__引用原文__.
= = = =
无捷径设计：VanillaNet未采用捷径连接，不仅简化了网络结构，而且实验证明添加捷径对性能提升不大，进一步简化了实现过程。
实时处理能力：VanillaNet-9仅用2.91毫秒即可完成GPU推理，比类似性能的ResNet-50和ConvNextV2-P快50%以上，显示了在实时处理上的巨大潜力。
扩展性与灵活性：通过调整通道数和池化大小，VanillaNet-13-1.5×达到了83.11%的Top-1准确率，表明即使在大规模图像分类任务中，通过扩展VanillaNet仍能获得与深网络相似的高性能。
速度与精度权衡：研究表明，在计算能力充足的情况下，VanillaNet在所有架构中实现了最佳的速度-精度平衡，低GPU延迟彰显了其优越性。

综上所述，该论文不仅提出了一个创新的神经网络架构，还对当前深度学习领域中追求复杂度以换取性能提升的趋势提出了挑战，为未来的模型设计提供了新的方向，即通过极简设计同样能达到顶尖的性能表现。

二、准备工作

首先在YOLOv5/v7项目文件下的models文件夹下创建新的文件vanillanet.py

导入如下代码

from models.common import *


class activation(nn.ReLU):
    def __init__(self, dim, act_num=3, deploy=False):
        super(activation, self).__init__()
        self.act_num = act_num
        self.deploy = deploy
        self.dim = dim
        self.weight = torch.nn.Parameter(torch.randn(dim, 1, act_num * 2 + 1, act_num * 2 + 1))
        if deploy:
            self.bias = torch.nn.Parameter(torch.zeros(dim))
        else:
            self.bias = None
            self.bn = nn.BatchNorm2d(dim, eps=1e-6)
        nn.init.trunc_normal_(self.weight, std=.02)

    def forward(self, x):
        if self.deploy:
            return torch.nn.functional.conv2d(
                super(activation, self).forward(x),
                self.weight, self.bias, padding=self.act_num, groups=self.dim)
        else:
            return self.bn(torch.nn.functional.conv2d(
                super(activation, self).forward(x),
                self.weight, padding=self.act_num, groups=self.dim))

    def _fuse_bn_tensor(self, weight, bn):
        kernel = weight
        running_mean = bn.running_mean
        running_var = bn.running_var
        gamma = bn.weight
        beta = bn.bias
        eps = bn.eps
        std = (running_var + eps).sqrt()
        t = (gamma / std).reshape(-1, 1, 1, 1)
        return kernel * t, beta + (0 - running_mean) * gamma / std

    def switch_to_deploy(self):
        kernel, bias = self._fuse_bn_tensor(self.weight, self.bn)
        self.weight.data = kernel
        self.bias = torch.nn.Parameter(torch.zeros(self.dim))
        self.bias.data = bias
        self.__delattr__('bn')
        self.deploy = True


class VanillaStem(nn.Module):
    def __init__(self, in_chans=3, dims=96,
                 k=0, s=0, p=None, g=0, act_num=3, deploy=False, ada_pool=None, **kwargs):
        super().__init__()
        self.deploy = deploy
        stride, padding = (4, 0) if not ada_pool else (3, 1)
        if self.deploy:
            self.stem = nn.Sequential(
                nn.Conv2d(in_chans, dims, kernel_size=k, stride=stride, padding=padding),
                activation(dims, act_num, deploy=self.deploy)
            )
= = = =
__探究材料__.
1. 按原文所述，VanillaNet-9完成GPU推理需要多长时间？
2. 逐字抄录原文中以含有“无捷径设计：VanillaN”的文字开头、到“计同样能达到顶尖的性能表现。”为止的那一部分。
作答时只依据原文。

__数据展示__.
= = = =
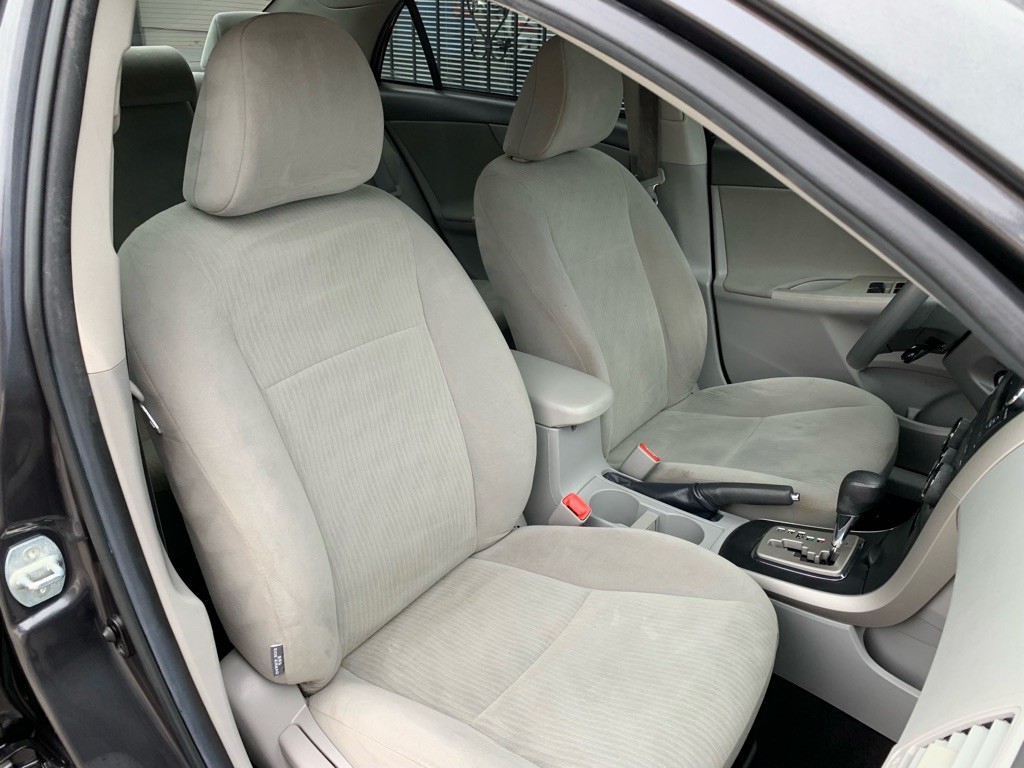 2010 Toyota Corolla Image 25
= = = =
__参考答案__.
1. 2.91毫秒。

2.
无捷径设计：VanillaNet未采用捷径连接，不仅简化了网络结构，而且实验证明添加捷径对性能提升不大，进一步简化了实现过程。
实时处理能力：VanillaNet-9仅用2.91毫秒即可完成GPU推理，比类似性能的ResNet-50和ConvNextV2-P快50%以上，显示了在实时处理上的巨大潜力。
扩展性与灵活性：通过调整通道数和池化大小，VanillaNet-13-1.5×达到了83.11%的Top-1准确率，表明即使在大规模图像分类任务中，通过扩展VanillaNet仍能获得与深网络相似的高性能。
速度与精度权衡：研究表明，在计算能力充足的情况下，VanillaNet在所有架构中实现了最佳的速度-精度平衡，低GPU延迟彰显了其优越性。

综上所述，该论文不仅提出了一个创新的神经网络架构，还对当前深度学习领域中追求复杂度以换取性能提升的趋势提出了挑战，为未来的模型设计提供了新的方向，即通过极简设计同样能达到顶尖的性能表现。